My hands are clenching the hard edges of the rocking chair’s wooden armrests, gouging lines into my palms. I unclamp my fingers and peel my hands off the pitted varnished wood. I wiggle my fingers to get some circulation back and fold my hands in my lap.
Bradley isn’t studying her own hands any more. She’s eyeing me nervously.
Rob’s sitting straight on the couch, but his posture has just a little bit of exhausted sag. The only thing keeping him awake is willpower.
I know what I’m going to do. But I make myself slow down. Without Rob and Bradley, without Jacka, I couldn’t have learned about Deke. I’m going to approach this like a grownup.
“You know I’m going after Deke,” I say.
Rob nods. “And we’re going after Noah’s compound.”

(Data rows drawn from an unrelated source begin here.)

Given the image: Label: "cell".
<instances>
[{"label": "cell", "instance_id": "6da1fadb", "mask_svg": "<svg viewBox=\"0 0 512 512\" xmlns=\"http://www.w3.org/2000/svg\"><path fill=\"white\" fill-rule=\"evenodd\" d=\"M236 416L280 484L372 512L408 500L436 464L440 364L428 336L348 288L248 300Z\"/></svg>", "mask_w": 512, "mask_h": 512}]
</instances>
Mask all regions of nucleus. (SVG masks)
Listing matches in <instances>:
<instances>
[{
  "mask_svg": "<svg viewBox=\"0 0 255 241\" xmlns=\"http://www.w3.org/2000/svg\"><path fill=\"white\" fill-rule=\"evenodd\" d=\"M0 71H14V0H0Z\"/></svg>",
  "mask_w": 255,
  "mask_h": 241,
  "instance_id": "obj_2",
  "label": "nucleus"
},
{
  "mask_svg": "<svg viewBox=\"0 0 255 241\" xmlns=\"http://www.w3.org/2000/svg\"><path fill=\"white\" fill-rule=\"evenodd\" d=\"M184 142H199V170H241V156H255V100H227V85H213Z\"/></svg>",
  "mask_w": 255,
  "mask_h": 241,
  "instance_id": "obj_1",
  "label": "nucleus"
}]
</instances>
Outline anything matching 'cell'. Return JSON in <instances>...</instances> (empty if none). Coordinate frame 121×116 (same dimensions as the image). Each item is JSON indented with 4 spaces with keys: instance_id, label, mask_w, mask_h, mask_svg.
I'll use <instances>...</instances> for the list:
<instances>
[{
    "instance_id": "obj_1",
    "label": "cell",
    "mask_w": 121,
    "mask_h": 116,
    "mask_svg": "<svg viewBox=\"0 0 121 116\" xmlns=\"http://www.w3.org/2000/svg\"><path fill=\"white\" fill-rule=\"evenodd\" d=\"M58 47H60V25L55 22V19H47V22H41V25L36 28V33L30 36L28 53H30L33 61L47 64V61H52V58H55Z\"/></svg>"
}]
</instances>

“We have to,” Bradley says. “It’s not like we have a choice.”
“You could fade,” I say.
Bradley shakes her head.
Rob says, “My sources inform me that another half-dozen freelance specialists have been murdered in the last twelve hours. It’s impossible to say that Noah arranged them. But the deaths are consistent with the information Deke provided Noah.”
“And if the bastard’s killing any specialist he can find,” Bradley says, “he’s sure not going to let the people who blew up his favorite mansion skate.”
So: it’s Noah, or us.
Deke, or me.
I can live with that.
I’m going to have to. No matter how much it hurts.